Sang Khalifah juga bersikap di luar kebiasaan sikap pemimpin pada umumnya. Khalifah Umar bin Abdul Aziz menolak menggunakan fasilitas Negara, termasuk berbagai perhiasan yang diwariskan pendahulunya, untuk istrinya. Sugguh sikap yang berbeda dengan sikap yang ditempuh para pemimpin kita saat ini, banyak pemimpin yang lupa daratan dan mabuk lautan. Mereka mengambil sikap, apabila sudah dilantik menjadi pemimpin, segala janji yang diumbar dan kontrak kinerja yang ditandatangani ketika berkampanye untuk mendapatkan kedudukan, kini hanya janji tinggal janji, tiada satupun yang ditunaikan. Terkadang, jangankan untuk membantu dan memenuhi janji kampanye, untuk bertemu sajapun susahnya bukan kepayang. Sungguh sifat yang jauh bertolak belakang dengan sikap yang dilakukan oleh Umar bin Abdul Aziz. Umar bersikap, ingin dekat dan mendengar keluhan akan kebutuhan rakyatnya dan ingin secepatnya mengatasi persoalan yang dihadapinya.

Umar bin Abdul Aziz, memiliki konsep yang jelas untuk mengatasi persoalan yang dihadapi oleh rakyatnya, khususnya dalam hal pengentasan kemiskinan, kebodohan dan keterbelakangan. Umar menerapkan konsep zakat secara tepat dan cermat. Rakyatnya yang kaya dan juga para pegawai pemerintahan, bergegas membayar zakat dan shadaqah kepada fakir miskin. Hasilnya, hanya dalam rentang waktu dua setengah tahun atau tiga puluh bulan masa kepemimpinannya, seseorang yang kaya raya, merasa kesulitan mendapatkan orang yang berhak (mustahiq) menerima zakat, sebab fakir miskin yang selama ini berhak menerima zakat, kini telah berubah menjadi orang yang berkewajiban membayar zakat (muzakki). Semua rakyatnya, hidup dalam kesejahteraan yang memadai.
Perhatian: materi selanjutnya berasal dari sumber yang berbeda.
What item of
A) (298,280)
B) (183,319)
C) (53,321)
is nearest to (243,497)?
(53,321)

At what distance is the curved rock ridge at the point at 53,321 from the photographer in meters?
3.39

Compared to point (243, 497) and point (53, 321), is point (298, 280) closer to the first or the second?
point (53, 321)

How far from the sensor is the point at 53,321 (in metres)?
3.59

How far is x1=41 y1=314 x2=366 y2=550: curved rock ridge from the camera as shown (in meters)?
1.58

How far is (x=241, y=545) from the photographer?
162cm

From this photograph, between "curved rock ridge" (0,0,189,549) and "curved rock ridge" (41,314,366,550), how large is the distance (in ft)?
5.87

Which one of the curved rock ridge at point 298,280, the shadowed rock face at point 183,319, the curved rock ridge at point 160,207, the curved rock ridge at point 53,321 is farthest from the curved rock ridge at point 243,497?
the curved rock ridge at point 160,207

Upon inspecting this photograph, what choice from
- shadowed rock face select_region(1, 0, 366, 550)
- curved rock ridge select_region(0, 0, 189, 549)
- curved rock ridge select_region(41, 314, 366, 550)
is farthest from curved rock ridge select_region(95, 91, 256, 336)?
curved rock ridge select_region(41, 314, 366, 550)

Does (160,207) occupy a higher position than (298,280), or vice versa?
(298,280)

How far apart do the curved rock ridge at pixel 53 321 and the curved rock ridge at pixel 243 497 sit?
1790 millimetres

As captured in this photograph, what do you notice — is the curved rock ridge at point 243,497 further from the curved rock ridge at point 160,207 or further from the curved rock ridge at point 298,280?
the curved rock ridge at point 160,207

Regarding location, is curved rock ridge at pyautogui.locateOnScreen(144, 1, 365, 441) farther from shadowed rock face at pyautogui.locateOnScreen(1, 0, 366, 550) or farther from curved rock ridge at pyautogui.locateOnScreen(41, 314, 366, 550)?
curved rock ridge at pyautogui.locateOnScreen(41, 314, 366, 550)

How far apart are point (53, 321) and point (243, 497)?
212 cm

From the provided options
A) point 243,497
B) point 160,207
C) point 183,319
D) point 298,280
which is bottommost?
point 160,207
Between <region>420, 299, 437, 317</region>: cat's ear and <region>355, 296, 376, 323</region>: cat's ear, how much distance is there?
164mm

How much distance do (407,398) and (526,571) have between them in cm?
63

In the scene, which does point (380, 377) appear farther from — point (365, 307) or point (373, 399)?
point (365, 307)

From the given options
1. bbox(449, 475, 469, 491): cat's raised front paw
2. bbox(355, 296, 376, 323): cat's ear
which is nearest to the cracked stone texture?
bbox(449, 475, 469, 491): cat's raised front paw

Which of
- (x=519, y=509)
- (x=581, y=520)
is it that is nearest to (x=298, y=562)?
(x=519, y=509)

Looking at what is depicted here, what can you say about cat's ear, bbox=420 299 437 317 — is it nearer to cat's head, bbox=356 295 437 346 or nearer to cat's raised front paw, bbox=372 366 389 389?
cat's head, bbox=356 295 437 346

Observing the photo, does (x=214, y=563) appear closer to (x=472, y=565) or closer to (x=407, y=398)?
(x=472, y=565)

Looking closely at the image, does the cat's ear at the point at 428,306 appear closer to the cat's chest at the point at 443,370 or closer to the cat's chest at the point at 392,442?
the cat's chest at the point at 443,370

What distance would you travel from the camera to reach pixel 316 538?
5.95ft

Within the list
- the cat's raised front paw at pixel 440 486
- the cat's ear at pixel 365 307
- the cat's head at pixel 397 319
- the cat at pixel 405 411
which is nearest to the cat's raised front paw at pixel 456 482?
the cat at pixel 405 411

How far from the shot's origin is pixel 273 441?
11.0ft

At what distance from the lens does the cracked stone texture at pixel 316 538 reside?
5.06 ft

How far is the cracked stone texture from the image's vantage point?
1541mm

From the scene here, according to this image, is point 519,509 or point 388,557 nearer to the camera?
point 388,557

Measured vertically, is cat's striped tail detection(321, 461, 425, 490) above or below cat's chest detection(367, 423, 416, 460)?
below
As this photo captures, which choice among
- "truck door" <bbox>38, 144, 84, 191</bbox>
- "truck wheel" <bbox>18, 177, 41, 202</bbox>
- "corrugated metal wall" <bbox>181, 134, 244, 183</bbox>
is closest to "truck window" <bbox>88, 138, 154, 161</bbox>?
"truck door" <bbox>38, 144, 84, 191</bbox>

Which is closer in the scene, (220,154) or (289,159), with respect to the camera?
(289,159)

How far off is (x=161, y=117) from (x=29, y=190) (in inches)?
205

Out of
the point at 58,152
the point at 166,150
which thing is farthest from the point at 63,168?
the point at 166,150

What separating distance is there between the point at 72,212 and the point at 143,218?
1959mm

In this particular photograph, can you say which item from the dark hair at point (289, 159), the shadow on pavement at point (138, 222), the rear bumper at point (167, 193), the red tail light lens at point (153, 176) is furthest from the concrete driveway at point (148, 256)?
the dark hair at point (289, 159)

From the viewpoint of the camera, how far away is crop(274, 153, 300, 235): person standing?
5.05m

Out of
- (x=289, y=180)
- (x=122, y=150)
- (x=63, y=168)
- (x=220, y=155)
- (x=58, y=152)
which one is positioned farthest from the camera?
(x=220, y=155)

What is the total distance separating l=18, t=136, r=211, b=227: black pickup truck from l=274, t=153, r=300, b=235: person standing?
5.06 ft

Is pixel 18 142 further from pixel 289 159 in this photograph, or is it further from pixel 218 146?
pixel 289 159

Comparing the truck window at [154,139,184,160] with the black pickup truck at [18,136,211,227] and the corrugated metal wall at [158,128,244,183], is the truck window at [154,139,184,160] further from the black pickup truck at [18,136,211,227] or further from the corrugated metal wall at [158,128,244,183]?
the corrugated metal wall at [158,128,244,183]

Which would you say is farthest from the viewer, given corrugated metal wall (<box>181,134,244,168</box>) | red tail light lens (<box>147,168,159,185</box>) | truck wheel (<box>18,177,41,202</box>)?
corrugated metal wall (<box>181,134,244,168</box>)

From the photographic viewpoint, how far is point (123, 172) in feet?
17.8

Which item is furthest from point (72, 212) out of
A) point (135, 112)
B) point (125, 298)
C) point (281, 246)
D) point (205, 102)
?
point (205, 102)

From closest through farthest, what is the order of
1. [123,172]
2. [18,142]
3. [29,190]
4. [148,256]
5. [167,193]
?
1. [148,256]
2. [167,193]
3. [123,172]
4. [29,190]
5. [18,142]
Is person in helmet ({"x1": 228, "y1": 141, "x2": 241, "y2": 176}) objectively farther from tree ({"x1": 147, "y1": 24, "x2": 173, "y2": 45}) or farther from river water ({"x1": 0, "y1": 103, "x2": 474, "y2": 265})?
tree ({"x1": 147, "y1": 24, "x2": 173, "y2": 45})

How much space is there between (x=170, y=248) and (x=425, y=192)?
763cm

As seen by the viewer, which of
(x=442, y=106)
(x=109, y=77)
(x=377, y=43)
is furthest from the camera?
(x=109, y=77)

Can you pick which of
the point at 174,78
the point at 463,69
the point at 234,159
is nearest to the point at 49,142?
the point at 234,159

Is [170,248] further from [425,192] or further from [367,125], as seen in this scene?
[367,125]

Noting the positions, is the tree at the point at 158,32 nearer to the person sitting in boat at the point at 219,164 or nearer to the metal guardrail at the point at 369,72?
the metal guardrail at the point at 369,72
Demikianlah Umar bin Abdul Aziz yang digelar sebagai Khulafaur Rasyidin Kelima, memenuhi tanggungjawab dan amanah yang dibebankan di pundaknya. Umar tidak lari dari tanggungjawab, tetapi justru berlari memenuhi tanggungjawab. Oleh karena itu, janganlah karena gairah dan semangat yang menggebu-gebu untuk berkuasa, menyebabkan kita sanggup memperdayakan dan membinasakan rakyat, tetapi hendaknya dapat memberdayakan dan membina rakyat. Kita harus ingat, bahwa kekuasaan, jabatan, dan kedudukan tidaklah kekal abadi, tetapi sebaliknya, ia adalah amanah yang harus dipertanggungjawabkan di akhirat nanti.